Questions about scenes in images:

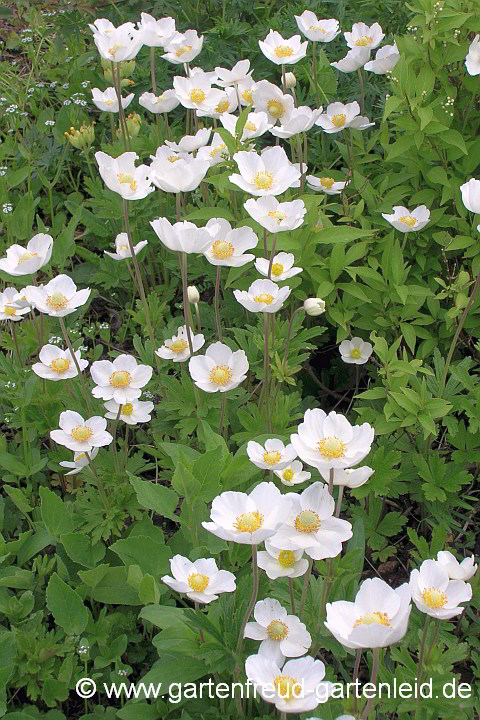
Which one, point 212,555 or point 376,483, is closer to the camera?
point 212,555

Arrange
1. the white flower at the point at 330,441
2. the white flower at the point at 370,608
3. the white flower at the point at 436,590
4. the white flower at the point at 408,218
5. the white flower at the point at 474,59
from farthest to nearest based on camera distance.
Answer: the white flower at the point at 408,218 < the white flower at the point at 474,59 < the white flower at the point at 330,441 < the white flower at the point at 436,590 < the white flower at the point at 370,608

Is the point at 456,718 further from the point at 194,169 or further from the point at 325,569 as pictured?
the point at 194,169

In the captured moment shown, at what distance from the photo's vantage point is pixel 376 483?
6.80ft

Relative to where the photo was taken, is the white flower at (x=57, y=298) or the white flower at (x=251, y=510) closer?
the white flower at (x=251, y=510)

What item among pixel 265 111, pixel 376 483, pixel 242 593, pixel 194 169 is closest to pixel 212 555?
pixel 242 593

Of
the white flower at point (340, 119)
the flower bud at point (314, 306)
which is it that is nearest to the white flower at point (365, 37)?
the white flower at point (340, 119)

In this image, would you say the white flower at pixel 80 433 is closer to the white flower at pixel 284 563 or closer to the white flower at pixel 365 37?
the white flower at pixel 284 563

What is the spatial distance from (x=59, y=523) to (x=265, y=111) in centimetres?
156

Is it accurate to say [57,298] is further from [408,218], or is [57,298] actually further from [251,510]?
[408,218]

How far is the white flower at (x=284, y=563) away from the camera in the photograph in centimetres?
154

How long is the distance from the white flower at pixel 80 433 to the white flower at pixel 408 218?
1089mm

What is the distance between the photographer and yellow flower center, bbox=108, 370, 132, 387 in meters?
2.15

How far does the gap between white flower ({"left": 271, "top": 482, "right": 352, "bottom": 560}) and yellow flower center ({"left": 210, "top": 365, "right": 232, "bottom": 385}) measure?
632 millimetres

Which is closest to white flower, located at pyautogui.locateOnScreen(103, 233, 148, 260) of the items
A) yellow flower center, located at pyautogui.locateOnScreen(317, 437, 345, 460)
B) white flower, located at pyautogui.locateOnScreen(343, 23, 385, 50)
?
white flower, located at pyautogui.locateOnScreen(343, 23, 385, 50)
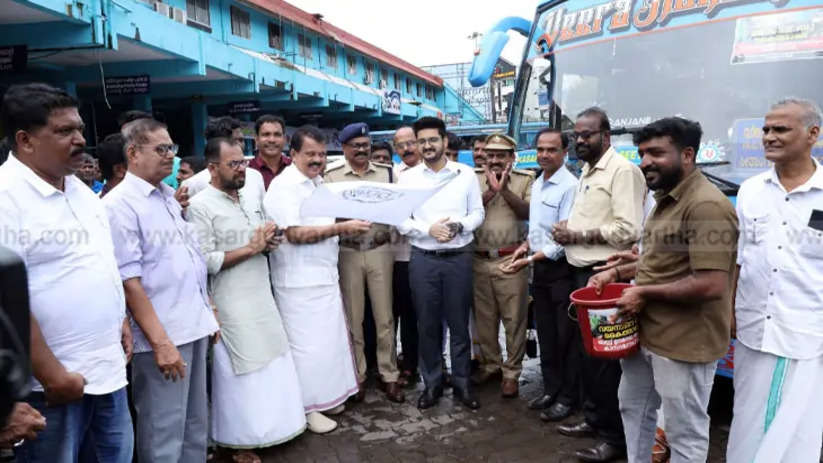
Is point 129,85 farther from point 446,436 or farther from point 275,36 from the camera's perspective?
point 446,436

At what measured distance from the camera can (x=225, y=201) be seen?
3.14m

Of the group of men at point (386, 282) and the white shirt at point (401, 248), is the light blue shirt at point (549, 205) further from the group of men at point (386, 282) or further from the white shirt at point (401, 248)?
the white shirt at point (401, 248)

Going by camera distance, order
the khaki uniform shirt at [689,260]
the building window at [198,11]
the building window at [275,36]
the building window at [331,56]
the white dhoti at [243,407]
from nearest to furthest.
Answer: the khaki uniform shirt at [689,260] → the white dhoti at [243,407] → the building window at [198,11] → the building window at [275,36] → the building window at [331,56]

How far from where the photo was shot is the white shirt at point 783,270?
2213 mm

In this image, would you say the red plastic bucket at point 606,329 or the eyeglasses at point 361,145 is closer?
the red plastic bucket at point 606,329

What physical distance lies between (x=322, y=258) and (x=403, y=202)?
76 centimetres

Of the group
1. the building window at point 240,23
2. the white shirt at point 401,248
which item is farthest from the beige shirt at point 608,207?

▶ WRITTEN REQUEST: Reproduce the lines starting with the one containing "How far from" and going on through the end of the records, switching "white shirt" to "gray shirt" and leaving everything else unchanged.

▶ COMPLETED EXERCISE:
How far from where the photo was shot is the gray shirt at point 783,270?
2213 mm

In this image, would you say the red plastic bucket at point 606,329 or the eyeglasses at point 361,145 is closer?
the red plastic bucket at point 606,329

What physical distance lies between (x=322, y=258) and (x=403, y=202)?
76 centimetres

Of the group
1. the building window at point 240,23
2. the gray shirt at point 401,248
which item is farthest from the beige shirt at point 608,207?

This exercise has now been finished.